In the mammalian central nervous system, transporter‐mediated reuptake may be critical for terminating the neurotransmitter action of d ‐serine at the strychnine insensitive glycine site of the NMDA receptor. The Na + independent amino acid transporter alanine–serine–cysteine transporter 1 (Asc‐1) has been proposed to account for synaptosomal d ‐serine uptake by virtue of its high affinity for d ‐serine and widespread neuronal expression throughout the brain. Here, we sought to validate the contribution of Asc‐1 to d ‐serine uptake in mouse brain synaptosomes using Asc‐1 gene knockout (KO) mice. Total [ 3 H] d ‐serine uptake in forebrain and cerebellar synaptosomes from Asc‐1 knockout mice was reduced to 34 ± 5% and 22 ± 3% of that observed in wildtype (WT) mice, respectively.

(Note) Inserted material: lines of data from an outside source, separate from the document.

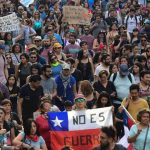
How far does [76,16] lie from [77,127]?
10439 millimetres

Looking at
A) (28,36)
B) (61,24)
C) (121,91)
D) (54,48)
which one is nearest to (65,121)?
(121,91)

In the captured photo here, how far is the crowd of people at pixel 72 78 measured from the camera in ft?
39.4

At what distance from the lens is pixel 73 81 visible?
15.3 m

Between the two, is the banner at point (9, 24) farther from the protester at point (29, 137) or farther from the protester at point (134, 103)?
the protester at point (29, 137)

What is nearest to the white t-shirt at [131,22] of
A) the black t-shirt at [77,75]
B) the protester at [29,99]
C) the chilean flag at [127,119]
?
the black t-shirt at [77,75]

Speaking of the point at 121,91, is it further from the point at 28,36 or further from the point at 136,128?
the point at 28,36

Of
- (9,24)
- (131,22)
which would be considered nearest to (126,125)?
(9,24)

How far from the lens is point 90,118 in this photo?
1285cm

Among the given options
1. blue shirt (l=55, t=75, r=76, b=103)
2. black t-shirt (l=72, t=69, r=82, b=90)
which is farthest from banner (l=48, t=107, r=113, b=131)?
black t-shirt (l=72, t=69, r=82, b=90)

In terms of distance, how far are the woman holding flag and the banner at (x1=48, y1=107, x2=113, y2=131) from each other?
3.93 feet

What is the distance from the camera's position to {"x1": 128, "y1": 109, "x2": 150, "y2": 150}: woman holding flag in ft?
37.7

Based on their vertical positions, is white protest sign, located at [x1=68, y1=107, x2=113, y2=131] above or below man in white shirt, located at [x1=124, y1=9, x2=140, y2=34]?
below

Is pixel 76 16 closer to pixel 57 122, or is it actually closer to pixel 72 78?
pixel 72 78

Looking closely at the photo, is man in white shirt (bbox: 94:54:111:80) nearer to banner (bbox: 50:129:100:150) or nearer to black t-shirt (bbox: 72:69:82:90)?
black t-shirt (bbox: 72:69:82:90)
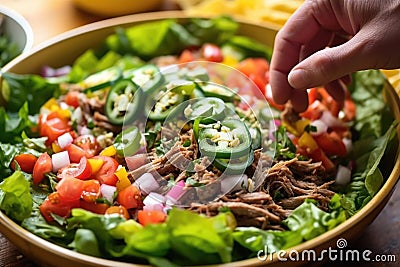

When the Na + dependent transport components were removed by omission of Na + ions in the assay buffer, d ‐serine uptake in knockout mice was reduced to 8 ± 1% and 3 ± 1% of that measured in wildtype mice in forebrain and cerebellum, respectively, suggesting Asc‐1 plays a major role in the Na + independent transport of d ‐serine. Potency determination of d ‐serine uptake showed that Asc‐1 mediated rapid high affinity Na + independent uptake with an IC 50 of 19 ± 1 µ m . The remaining uptake was mediated predominantly via a low affinity Na + dependent transporter with an IC 50 of 670 ± 300 µ m that we propose is the glial alanine–serine–cysteine transporter 2 (ASCT2) transporter. The results presented reveal that Asc‐1 is the only high affinity d ‐serine transporter in the mouse CNS and is the predominant mechanism for d ‐serine reuptake.